ARTICLE:

****************************************

Molissa Fenley (born 15 November 1954) is an American choreographer, performer and teacher of contemporary dance.

Early life and education
Molissa Fenley (née Avril Molissa Fenley) was born in Las Vegas, Nevada on November 15, 1954. She is the youngest of three children born to Eileen Allison Walker and John Morris Fenley. At the age of six months Fenley and her family moved to Ithaca, NY where her father was a professor of Agricultural Extension at Cornell University. At the age of six, her family moved to Ibadan, Nigeria where her father worked for the US State Department's USAID program. Fenley attended high school in Spain, and at 16 returned to the US where she received her BA in Dance from Mills College in 1975. Immediately after graduating from Mills, Fenley moved to New York City to begin her career as a choreographer and dancer.

Career

Early career
Upon arriving in New York City in 1975, Fenley trained with Merce Cunningham, Viola Farber and studied at the Erick Hawkins School. During her first years in New York Fenley danced for several choreographers including Carol Conway and Andrew deGroat. She began creating her own work and formed Molissa Fenley and Dancers in 1977. After a tour of European festivals in 1980 her work began to receive more critical attention in the United States and abroad. 
Her early career (1977–1987) was focused on presenting ensemble work. Fenley and her dancers displayed remarkable stamina through complex patterning and sustained passages of intense speed, exemplified in works such as Energizer (1980). In addition to more traditional dance classes, Fenley and her dancers did workouts that included running, calisthenics and weight training in order to achieve the strength and endurance needed to execute her physically demanding choreography.  Fenley has maintained this aesthetic of athletic virtuosity throughout her career.

Solo Work
In 1987 she disbanded her ensemble and made a shift to performing solo works, often in collaboration with visual artists including Kiki Smith, Richard Long and Tatsuo Miyajima and composers such as Philip Glass, Laurie Anderson, Pauline Oliveros. It was during this period that she created her seminal work, State of Darkness (1988), which was commissioned by the American Dance Festival in Durham, N.C. Set to Igor Stravinsky's Le Sacre du Printemps, this 35 minute solo received critical acclaim for both its physical rigor, innovative use of Stravinsky's score and intense sense of ritual drama. Fenley reconstructed State of Darkness in 1999 at the request of New York City Ballet principal dancer Peter Boal, and again in 2007 for Pacific Northwest Ballet. State of Darkness received a Bessie Award for both Fenley's original performance in 1989 and for Boal's reconstruction in 1999.

****************************************

Records in a dataset
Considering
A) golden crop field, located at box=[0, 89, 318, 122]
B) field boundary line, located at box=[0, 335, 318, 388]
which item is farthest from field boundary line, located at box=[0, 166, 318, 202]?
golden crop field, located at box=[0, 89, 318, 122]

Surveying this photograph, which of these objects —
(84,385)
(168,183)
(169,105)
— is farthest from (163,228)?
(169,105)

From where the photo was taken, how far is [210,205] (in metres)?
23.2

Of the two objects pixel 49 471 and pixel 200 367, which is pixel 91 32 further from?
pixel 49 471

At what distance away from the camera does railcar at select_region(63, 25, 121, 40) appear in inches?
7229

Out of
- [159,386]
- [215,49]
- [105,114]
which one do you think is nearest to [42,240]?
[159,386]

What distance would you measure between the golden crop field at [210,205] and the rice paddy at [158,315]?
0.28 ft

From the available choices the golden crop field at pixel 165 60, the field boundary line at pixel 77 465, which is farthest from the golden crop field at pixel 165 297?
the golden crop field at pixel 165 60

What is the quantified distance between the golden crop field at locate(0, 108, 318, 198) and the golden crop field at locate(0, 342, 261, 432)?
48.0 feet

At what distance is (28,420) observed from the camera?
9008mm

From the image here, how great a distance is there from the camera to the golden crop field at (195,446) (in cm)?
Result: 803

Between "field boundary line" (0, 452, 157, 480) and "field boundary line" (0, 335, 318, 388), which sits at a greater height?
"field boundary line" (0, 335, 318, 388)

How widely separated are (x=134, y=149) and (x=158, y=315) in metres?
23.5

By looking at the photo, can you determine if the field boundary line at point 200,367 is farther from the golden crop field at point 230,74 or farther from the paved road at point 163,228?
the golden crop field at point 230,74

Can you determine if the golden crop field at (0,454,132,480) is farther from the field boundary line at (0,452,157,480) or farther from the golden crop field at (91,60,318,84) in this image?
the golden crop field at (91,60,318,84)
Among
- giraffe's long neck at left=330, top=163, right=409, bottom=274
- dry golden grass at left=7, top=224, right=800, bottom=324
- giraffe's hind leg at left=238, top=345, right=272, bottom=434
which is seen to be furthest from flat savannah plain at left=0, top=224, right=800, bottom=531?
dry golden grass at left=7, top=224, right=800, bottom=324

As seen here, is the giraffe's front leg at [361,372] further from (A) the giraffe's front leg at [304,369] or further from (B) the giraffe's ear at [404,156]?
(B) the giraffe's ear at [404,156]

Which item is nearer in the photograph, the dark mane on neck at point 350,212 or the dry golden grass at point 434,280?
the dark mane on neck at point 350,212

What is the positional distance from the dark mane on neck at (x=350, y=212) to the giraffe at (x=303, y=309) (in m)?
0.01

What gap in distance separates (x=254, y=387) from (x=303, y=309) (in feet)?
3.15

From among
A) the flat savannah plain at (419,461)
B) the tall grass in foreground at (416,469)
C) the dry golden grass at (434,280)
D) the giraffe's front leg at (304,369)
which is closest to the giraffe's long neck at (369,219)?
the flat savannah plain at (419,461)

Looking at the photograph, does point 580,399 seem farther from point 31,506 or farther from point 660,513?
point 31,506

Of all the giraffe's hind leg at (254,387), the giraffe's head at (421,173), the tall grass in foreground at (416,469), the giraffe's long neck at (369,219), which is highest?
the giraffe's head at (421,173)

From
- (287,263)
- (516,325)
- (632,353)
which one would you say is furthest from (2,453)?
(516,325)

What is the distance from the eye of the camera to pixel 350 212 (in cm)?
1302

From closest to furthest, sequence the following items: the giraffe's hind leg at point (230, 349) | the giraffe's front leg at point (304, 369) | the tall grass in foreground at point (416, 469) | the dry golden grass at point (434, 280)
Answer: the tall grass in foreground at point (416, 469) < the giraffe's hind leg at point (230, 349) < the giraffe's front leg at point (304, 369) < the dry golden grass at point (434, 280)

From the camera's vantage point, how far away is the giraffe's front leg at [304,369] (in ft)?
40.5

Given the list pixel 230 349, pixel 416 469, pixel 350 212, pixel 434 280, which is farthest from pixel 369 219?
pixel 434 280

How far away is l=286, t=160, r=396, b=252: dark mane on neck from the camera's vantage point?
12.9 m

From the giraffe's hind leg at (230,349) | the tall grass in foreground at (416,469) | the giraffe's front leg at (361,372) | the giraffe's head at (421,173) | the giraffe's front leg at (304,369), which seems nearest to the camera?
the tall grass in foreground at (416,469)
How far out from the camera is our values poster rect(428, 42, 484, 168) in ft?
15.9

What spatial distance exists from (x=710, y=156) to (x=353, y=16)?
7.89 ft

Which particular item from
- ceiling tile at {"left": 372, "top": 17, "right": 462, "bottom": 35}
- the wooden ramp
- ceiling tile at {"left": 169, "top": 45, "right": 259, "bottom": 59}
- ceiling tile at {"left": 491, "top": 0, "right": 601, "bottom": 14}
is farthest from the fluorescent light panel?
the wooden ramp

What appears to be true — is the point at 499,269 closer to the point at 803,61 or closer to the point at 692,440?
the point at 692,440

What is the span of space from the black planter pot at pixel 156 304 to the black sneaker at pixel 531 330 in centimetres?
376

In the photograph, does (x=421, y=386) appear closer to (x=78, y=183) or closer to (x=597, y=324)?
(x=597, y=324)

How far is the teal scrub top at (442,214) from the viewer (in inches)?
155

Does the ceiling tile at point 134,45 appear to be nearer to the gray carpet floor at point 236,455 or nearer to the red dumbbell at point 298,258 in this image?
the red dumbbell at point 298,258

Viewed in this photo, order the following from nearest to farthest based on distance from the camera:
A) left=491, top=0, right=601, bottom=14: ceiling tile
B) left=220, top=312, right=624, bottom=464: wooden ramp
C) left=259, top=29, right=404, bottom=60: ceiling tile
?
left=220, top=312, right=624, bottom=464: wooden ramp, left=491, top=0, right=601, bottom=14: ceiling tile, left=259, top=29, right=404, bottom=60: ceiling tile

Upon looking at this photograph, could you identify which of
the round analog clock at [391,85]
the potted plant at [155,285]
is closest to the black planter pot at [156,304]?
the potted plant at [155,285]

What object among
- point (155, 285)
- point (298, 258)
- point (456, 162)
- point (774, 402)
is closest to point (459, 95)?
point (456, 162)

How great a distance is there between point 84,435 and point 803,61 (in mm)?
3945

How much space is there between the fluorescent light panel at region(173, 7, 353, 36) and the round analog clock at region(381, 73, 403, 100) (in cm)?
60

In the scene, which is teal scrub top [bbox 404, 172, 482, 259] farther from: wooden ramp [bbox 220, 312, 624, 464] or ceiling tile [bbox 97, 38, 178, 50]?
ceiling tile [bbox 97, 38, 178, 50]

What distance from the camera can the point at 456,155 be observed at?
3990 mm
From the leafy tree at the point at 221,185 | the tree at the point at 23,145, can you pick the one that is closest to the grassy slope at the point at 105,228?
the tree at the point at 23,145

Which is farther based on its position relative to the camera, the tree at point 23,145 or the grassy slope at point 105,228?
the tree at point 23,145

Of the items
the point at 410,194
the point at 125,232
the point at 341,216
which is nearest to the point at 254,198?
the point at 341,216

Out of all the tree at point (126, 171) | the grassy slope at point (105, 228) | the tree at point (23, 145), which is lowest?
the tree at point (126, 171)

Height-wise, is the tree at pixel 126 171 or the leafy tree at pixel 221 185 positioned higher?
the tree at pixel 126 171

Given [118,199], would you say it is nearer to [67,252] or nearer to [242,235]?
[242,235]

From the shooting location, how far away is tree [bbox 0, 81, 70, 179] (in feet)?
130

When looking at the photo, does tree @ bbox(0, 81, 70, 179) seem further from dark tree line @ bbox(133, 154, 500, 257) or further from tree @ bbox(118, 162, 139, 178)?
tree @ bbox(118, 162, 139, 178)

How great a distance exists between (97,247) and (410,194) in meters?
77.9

****************************************

AIM: Carry on the article about Molissa Fenley from the point where it stops. The records have no part to play here.

THE RESPONSE:
Current Work
After a decade of solo work, Fenley began creating ensemble pieces performed by herself and her company. She continues to create and perform in the United States and abroad. Fenley has maintained a long-time collaboration with composer Philip Glass and continues to collaborate with visual artists, composers and writers. Recent works include The Vessel Stories (2011), choreographed to music by Glass and featured at the Days and Nights Festival in Carmel, CA, and Credo in Us (2011) set to the John Cage piece of the same name and performed at the Mills College Art Museum and the Judson Memorial Church in New York City. 
Over the course of her career Fenley has created over 90 works, which have been presented in the United States, South America, Europe, Australia, India, Indonesia, Japan, Korea, Singapore, Taiwan and Hong Kong. Her work has been commissioned by the Bill T. Jones/Arnie Zane Dance Company, Seattle Dance Project, Marymount Manhattan College, The American Dance Festival, Deutsche Opera Ballet of Berlin, Robert Moses' Kin, The Foundation for Contemporary Performance Arts, the William Hale Harkness Foundation, The New National Theater, Tokyo, The Ohio Ballet, Australian Dance Theater, The Brooklyn Academy of Music, Barnard/Columbia, Repertory Dance Theater, Oakland Ballet, and Jacob's Pillow Dance Festival. In 2015 Seagull Press/University of Chicago published Rhythm Field: The Dance of Molissa Fenley about her life and work. She has created over 90 works since founding her company Molissa Fenley and Dancers in 1977. Recent works in include: Archeology in Reverse and Artifact in 2018,  Untitled (Haiku) and Some phrases I'm hoping Andy would like in 2019, and The Cut Outs (Matisse) in 2020 with longtime collaborator and poet Bob Holman on   In 2020, Fenley revisited her 1988 work State of Darkness, setting the solo on Jared Brown, Lloyd Knight, Sara Mearns, Shamel Pitts, Annique Roberts, Cassandra Trenary and Michael Trusnovec.

Recognition and Professional Affiliations
Fenley's contribution to her field has been recognized with awards in the United States and internationally.  She is an eleven-time recipient of the National Endowment for the Arts Choreography Fellowship. Fenley received a Bessie Award for Choreography in 1985 for her work Cenotaph and again in 1988 for State of Darkness. Fenley received a 2000 Foundation for Contemporary Arts Grants to Artists Award. She is a Guggenheim Fellow (2008), a Fellow of the American Academy in Rome (2008) and recipient of the American Masterpieces Initiative from the National Endowment of the Arts (2010).
Fenley is a member of many professional arts organizations such as the Atlantic Center for the Arts, American Dance Guild, Asian Cultural Council, CHIME Mentorship program, Dance USA, International Dance Council and New York Live Arts. She is the Executive Director of the Momenta Foundation which she founded in 1986.
Mills College and Higher Education Teaching
In addition to being one of Mills College's most esteemed alumna, Fenley worked as a professor in Mills College Dance Department faculty from 1999 to 2020. She began as a Distinguished Visiting Professor in 1999 and became an Associate Professor of Dance in 2006. She was made Full Professor in 2013. Fenley taught courses in technique, choreography and oversaw MFA candidates' thesis projects. Additionally, Fenley often set work on Mills College's Repertory Dance Company. She was awarded the Mills College Sarlo Excellence in Teaching Award in 2011. Extensive archives from Fenley's career are held at the F.W. Olin Library's Special Collections on Mills campus.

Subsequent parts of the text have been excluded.